**Texte cité**

27 mai 2010
Journal d'un négrier au 18è siècle (William Snelgrave)
Journal d’un négrier au 18è siècle
Il est vivement conseillé à tous ceux qui entreprendront la lecture de ce livre de passer outre la très longue « introduction » de Pierre Gilbert S. J. Son parti pris révisionniste pourrait les détourner d’un livre riche d’enseignements. Il est visible en effet que Pierre Gilbert est de cette école de propagandistes chargés de soulager la conscience européenne du poids de la traite atlantique en faisant des Africains les principaux acteurs et bénéficiaires de ce commerce. Aussi ne retient-il du « Journal » du négrier William Snelgrave que les éléments qui servent son école.

**Consignes**
1/ Pouvez-vous recopier la critique du Journal d'un négrier entre « Journal d’un négrier » et « servent son école. », inclus, en substituant « ouvrage » à « livre » ?
2/ Pourriez-vous reprendre la critique du Journal d'un négrier à la suite de sa dernière phrase ?

(Entrées d'une collection d'étiquetage)

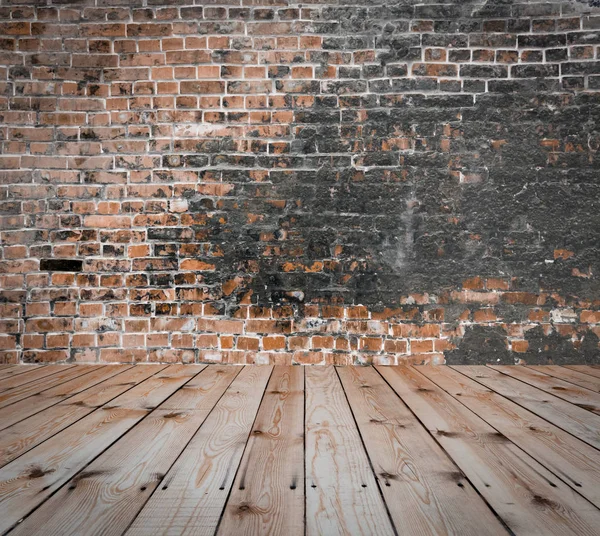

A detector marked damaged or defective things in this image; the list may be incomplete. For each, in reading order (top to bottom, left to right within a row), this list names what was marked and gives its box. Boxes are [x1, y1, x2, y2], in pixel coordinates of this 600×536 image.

crack in brick wall [1, 0, 600, 364]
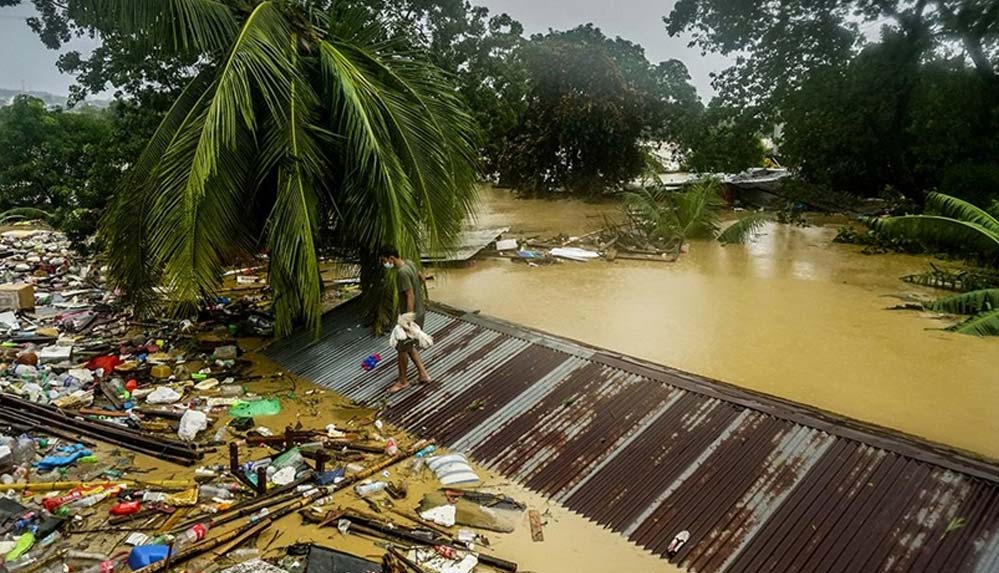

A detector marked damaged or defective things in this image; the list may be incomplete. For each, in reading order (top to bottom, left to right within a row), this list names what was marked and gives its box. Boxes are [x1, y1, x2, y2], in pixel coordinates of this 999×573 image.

brown rusted roofing panel [264, 302, 999, 568]
rusty metal roof sheet [266, 302, 999, 568]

**Réponses attendues**
1/
Journal d’un négrier au 18è siècle
Il est vivement conseillé à tous ceux qui entreprendront la lecture de ce ouvrage de passer outre la très longue « introduction » de Pierre Gilbert S. J. Son parti pris révisionniste pourrait les détourner d’un ouvrage riche d’enseignements. Il est visible en effet que Pierre Gilbert est de cette école de propagandistes chargés de soulager la conscience européenne du poids de la traite atlantique en faisant des Africains les principaux acteurs et bénéficiaires de ce commerce. Aussi ne retient-il du « Journal » du négrier William Snelgrave que les éléments qui servent son école.

2/
L’intérêt essentiel que l’on peut retenir de ce livre est qu'il est l'oeuvre d'un acteur du commerce triangulaire dont le témoignage nous permet de saisir l'atmosphère ordinaire qui entourait au 18 è siècle la traite négrière sur le continent africain. Les négriers y vivaient de longs mois ou de longues années en bonne entente avec les Africains. Blancs et noirs s’invitaient et passaient des soirées dans de longues discussions. Mais, comme le narrateur, les négriers ne cessaient de se lamenter quand, pour cause de paix, leurs voisins ne venaient point vendre des ennemis capturés. Aussi, il me semble une erreur de prêter foi à la peinture apocalyptique de la côte de Guinée – même sous le règne du roi des Dahomès – qu'avance l'auteur pour justifier le commerce dans lequel il est impliqué. D'ailleurs, quand il dit que les gouvernants européens devraient encourager les chefs africains à tirer « un profit considérable » des prisonniers qu'ils font à la guerre, le lecteur voit clairement qu'il est animé d'un sentiment mercantile et non pas philanthropique. Pourtant, c’est cette peinture d’une Afrique trop barbare et pleine de prisonniers et d’esclaves que reprendront en chœur tous les révisionnistes de la traite négrière. A ceux-ci, on peut donc être tenté de poser cette question : si l'esclavage sauve des vies, pourquoi tant d'hommes ont-ils été inutilement brûlés, décapités, fusillés en Europe à travers des siècles alors qu'ils auraient pu servir d'esclaves ?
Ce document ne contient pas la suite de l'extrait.